Her whole form tensed.

“I’m feeling generous. I shall answer one question for every month you spent in my company as a child.”

He looked over at her. Her lips thinned. Her fingers tapped an angry rhythm against her saucer.

Robert stood up. “As you are no doubt aware,” he said, “that leaves you with no questions at all. This interview is done.”

And so saying, he stood and left the room.

A
PROPOSAL OF MARRIAGE,
M
INNIE REALIZED,
shouldn’t make her feel ill. Especially when she actually liked the man. But she couldn’t argue with the truth of her body. Her stomach cramped just thinking about what marriage to him would mean. It wasn’t a falsehood when she told her great-aunts the next morning that she needed to lie down.

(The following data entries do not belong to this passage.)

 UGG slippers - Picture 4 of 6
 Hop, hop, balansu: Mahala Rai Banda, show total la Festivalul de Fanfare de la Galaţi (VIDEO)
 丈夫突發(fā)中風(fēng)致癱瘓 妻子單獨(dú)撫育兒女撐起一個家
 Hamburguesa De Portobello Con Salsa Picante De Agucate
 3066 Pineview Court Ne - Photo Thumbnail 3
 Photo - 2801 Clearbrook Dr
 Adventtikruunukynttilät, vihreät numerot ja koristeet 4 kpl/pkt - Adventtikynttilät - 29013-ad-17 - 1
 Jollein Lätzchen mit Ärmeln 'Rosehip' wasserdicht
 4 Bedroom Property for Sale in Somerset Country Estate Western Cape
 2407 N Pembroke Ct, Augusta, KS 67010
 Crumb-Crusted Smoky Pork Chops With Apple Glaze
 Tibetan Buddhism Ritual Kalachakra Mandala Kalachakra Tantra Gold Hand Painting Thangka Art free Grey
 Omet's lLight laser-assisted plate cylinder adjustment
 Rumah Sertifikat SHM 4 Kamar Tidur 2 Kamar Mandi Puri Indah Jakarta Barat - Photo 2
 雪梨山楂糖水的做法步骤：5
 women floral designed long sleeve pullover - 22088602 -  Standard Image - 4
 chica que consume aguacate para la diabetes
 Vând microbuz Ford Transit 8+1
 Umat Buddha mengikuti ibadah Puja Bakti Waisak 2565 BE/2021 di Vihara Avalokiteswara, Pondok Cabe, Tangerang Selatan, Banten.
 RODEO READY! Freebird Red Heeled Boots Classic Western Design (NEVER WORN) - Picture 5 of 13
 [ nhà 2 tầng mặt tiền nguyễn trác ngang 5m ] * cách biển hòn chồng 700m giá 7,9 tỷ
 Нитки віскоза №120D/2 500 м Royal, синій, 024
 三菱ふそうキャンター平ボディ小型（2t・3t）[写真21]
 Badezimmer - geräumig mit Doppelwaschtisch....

She’d promised to consider the advantages of his proposal, but all attempts to do so were swept away by visions of angry faces surrounding her. “Fraud!” they yelled, and “Devil’s spawn!” Duchesses attracted crowds. Duchesses attended parties. Duchesses didn’t faint when too many people looked at them. If they did, they’d always be collapsing.

She could imagine the private portion of their relationship all too well. Her skin burned with the hope of that. They had too many kisses between them now for her to pretend she didn’t want him. But while she might have done well as Robert’s lover, the thought of being a duke’s wife made her feel ill. And eventually, any private understanding they might have would be overshadowed by the inevitable public disaster.

Her reverie was interrupted in the afternoon by the clatter of wheels on the drive. She propped herself up on one elbow so that she could see out the window and watched in bemusement as four matching dark horses drew up in front of her great-aunts’ cottage. A servant jumped off the back, opening the carriage door, setting down a stool upholstered in bright colors. And the Duchess of Clermont stepped out. She looked around in every direction, her nose upturned. No doubt taking in the cabbage fields beyond the house, the paint peeling off the barn to the left, the rust on the hinges…all the signs of poverty waiting just on the edge of vision.

She wore a pale pink gown, frothed with lace at the cuffs and hems as if she were a fancy cake in a baker’s window. The duchess shook her head as if to dispel the commonplace sight of the house before her and swept up the walk. One of her servants glided before her and sounded the knocker.

It was starting already. The crowds. The dubious looks. The recrimination.

Minnie was hardly surprised when Great-Aunt Caro came to see her a few minutes later.

“Minnie,” she said in awed tones, “I know you’re feeling poorly, but the Duchess of Clermont most particularly wishes to see you. Shall I send her away?”

Obviously, the duchess had heard the news from her son.

“No,” Minnie said. “I had better see her.”